Petitioner fails to establish an entitlement to equitable tolling. First, it is not evident that he diligently pursued his rights. Petitioner waited until sometime in early 2016 to inquire about the status of his Ohio Supreme Court appeal, which, by that time, had been dismissed for about a year or more. Although the Sixth Circuit has recognized that "the realities of incarceration may justifiably delay a petitioner's request for a case status update," the court "has never granted equitable tolling to a petitioner who sat on his rights for a year and a half." Robinson v. Easterling, 424 Fed.Appx. 439, 443 (6th Cir. 2011). In this case, Petitioner provides no reasonable explanation for his delay.

Further, Petitioner's appellate attorney's failure to provide notice to Petitioner does not amount to an extraordinary circumstance justifying equitable tolling. The Sixth Circuit has declined to allow equitable tolling where the petitioner alleges that the court or his attorney failed to notify the petitioner about the outcome of state court appeal. See Robinson, 424 Fed.Appx. 440-43 (petitioner's attorney failed to inform him of the appellate decision for more than one year after it issued); Winkfield v. Bagley, 66 Fed.Appx. 578, 583-84 (6th Cir.2003) (no equitable tolling even where a petitioner's attorney misled him into believing that his appeal was still pending before the state court because the petitioner failed to diligently monitor the progress of his appeal); Elliott v. Dewitt, 10 Fed.Appx. 311, 312-13 (6th Cir.2001) (no equitable tolling where a petitioner alleged that the state court and his attorney failed to inform him that a decision had been rendered affirming his conviction). Similarly, in this case Petitioner's claim that he was not notified by the court or counsel is insufficient to toll the statute of limitations.

In sum, because Petitioner failed to exercise his rights diligently and no extraordinary circumstance prevented Petitioner from filing, equitable tolling is not warranted in this case.

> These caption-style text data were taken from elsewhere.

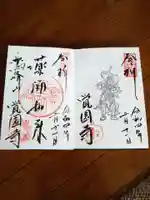 覚園寺(神奈川県)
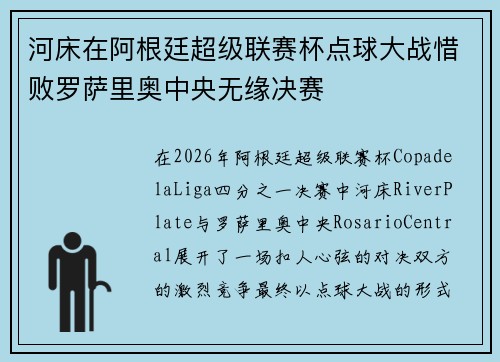 河床在阿根廷超级联赛杯点球大战惜败罗萨里奥中央无缘决赛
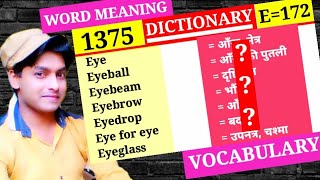 Eye 👉 आँख  Episode 1375  Dictionary  E Part 172  Eyeball आँख की पुतली [upl. by Hareemas]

C. Miscarriage of Justice Exception

Finally, a petitioner may overcome the AEDPA time bar with a showing of a "miscarriage of justice." To satisfy this exception, a petitioner "must show that it is more likely than not that no reasonable juror would have convicted him in the light of the new evidence." Schlup v. Delo, 513 U.S. 298, 327 (1995)). In this case, Petitioner provides no new evidence that would justify tolling the limitations period under the miscarriage of justice exception.

III. Conclusion

For the foregoing reasons, it is recommended that the Respondent's motion to dismiss be GRANTED.

OBJECTIONS

Any objections to this Report and Recommendation must be filed with the Clerk of Court within fourteen (14) days after the party objecting has been served with a copy of this Report and Recommendation. 28 U.S.C. § 636(b)(1). Failure to file objections within the specified time may waive the right to appeal the District Court's order. See United States v. Walters, 638 F.2d 947 (6th Cir. 1981); Thomas v. Arn, 474 U.S. 140 (1985), reh'g denied, 474 U.S. 1111 (1986).

FootNotes


1. Based on a liberal construction the pro se Petition, Petitioner may be suggesting that an unconstitutional, state-created impediment to filing existed under § 2244(d)(1)(B), when appointed counsel failed to advise Petitioner of the outcome of his Ohio Supreme Court appeal. Other courts in the Sixth Circuit have rejected this argument on the ground that there is no constitutional right to counsel in connection with a discretionary appeal to the Ohio Supreme Court. See, e.g., Santiago v. Hurley, No. 2:05CV560, 2006 WL 3196295, at *4 (S.D. Ohio Nov. 2, 2006).